# Scotch Barbecue Sauce



## huhwhat (Jun 6, 2014)

*Scotch Barbecue Sauce*

2 tbs minced garlic

1/4 cup fresh diced onion

1 tbs ground chili pepper (Choose type for desired heat level)

1/4 cup water

1/4 cup diced green chilies

2 cups ketchup (I make my own)

1/2 cup molasses

1/3 cup scotch

1/4 cup brown mustard

2 tbs Worcestershire sauce

Sweat the garlic and onion in a sauce pan, with a couple of tablespoons of olive oil. When done, add remaining ingredients to sauce pan and bring to a boil. Turn down to a low simmer and cook until desired thickness, stirring to keep it from scorching.

If you want it tangier, add 1/4 cup wine vinegar. If you want it sweeter, add 1/3 cup brown sugar.


----------



## daveomak (Jun 6, 2014)

HuhWhat said:


> *Scotch Barbecue Sauce*
> 
> 2 tbs minced garlic
> 1/4 cup fresh diced onion
> ...





Well, if we really want to try your Scotch BBQ Sauce, we need your homemade ketchup recipe......   
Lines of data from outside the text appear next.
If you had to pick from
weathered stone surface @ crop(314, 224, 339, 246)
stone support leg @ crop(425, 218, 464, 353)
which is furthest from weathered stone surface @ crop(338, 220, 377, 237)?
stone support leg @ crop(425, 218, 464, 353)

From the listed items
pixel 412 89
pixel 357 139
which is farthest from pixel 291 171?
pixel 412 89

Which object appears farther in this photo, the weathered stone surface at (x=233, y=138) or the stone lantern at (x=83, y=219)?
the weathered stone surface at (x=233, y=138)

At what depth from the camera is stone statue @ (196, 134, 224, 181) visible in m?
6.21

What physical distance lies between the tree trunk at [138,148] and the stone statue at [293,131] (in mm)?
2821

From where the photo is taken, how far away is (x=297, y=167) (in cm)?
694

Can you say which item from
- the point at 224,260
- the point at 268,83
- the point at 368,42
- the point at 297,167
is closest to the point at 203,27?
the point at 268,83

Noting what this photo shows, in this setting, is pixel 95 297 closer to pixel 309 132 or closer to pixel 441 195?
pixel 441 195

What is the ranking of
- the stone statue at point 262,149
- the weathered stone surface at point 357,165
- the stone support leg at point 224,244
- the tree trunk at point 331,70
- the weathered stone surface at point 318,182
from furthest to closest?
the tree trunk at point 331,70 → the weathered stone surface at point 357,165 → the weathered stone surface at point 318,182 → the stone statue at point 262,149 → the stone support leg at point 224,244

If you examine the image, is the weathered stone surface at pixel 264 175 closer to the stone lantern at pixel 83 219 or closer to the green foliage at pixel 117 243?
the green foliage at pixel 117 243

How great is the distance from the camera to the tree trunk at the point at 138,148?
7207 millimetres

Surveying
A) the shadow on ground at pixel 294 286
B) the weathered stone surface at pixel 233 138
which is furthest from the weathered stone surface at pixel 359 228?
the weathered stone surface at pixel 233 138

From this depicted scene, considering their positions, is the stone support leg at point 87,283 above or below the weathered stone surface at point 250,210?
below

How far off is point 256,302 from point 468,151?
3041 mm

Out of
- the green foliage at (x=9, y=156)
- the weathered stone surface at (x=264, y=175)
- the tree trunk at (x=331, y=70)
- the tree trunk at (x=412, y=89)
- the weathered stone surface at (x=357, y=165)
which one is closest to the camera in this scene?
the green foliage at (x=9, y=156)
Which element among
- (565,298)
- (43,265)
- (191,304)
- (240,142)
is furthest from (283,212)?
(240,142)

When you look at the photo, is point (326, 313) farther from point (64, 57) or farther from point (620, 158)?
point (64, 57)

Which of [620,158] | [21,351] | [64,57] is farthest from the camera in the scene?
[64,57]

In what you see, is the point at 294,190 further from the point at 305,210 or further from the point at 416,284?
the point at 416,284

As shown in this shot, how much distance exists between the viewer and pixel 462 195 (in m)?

It does look good.....  Dave


----------



## huhwhat (Jun 6, 2014)

I'll dig it up.


----------



## daveomak (Jun 6, 2014)

:popcorn

I haven't found a ketchup I like.... Most are too sweet with no flavor.....   Maybe yours will be the one, the one and only,.......  hum that to your favorite tune from the 50's.......


----------



## huhwhat (Jun 6, 2014)

*Homemade Ketchup*

2-6 oz. cans of tomato paste

1/2 cup brown sugar

1/2 tsp mustard powder

1/2 tsp sea salt

1/2 teaspoon cinnamon

1/8 tsp ground cloves

1/8 tsp allspice

1/2 tsp ground cayenne

1/2 tsp smoked paprika

2/3 cup water

4 tbs white wine vinegar

Mix it all together thoroughly. You want to make sure the sugar dissolves, so I dissolve it in the water and vinegar, and then add the rest of the stuff. When it’s all mixed, jar it and let it sit in the fridge for a week or so to let the flavors meld.

That’s it, folks.

Oh, and if it's too sweet, you can always cut down on the brown sugar.


----------



## daveomak (Jun 6, 2014)

Thanks much.....  copied and e-mailed to Bride.....   It looks good to me.....    

Dave


----------



## huhwhat (Jun 6, 2014)

Thanks!


----------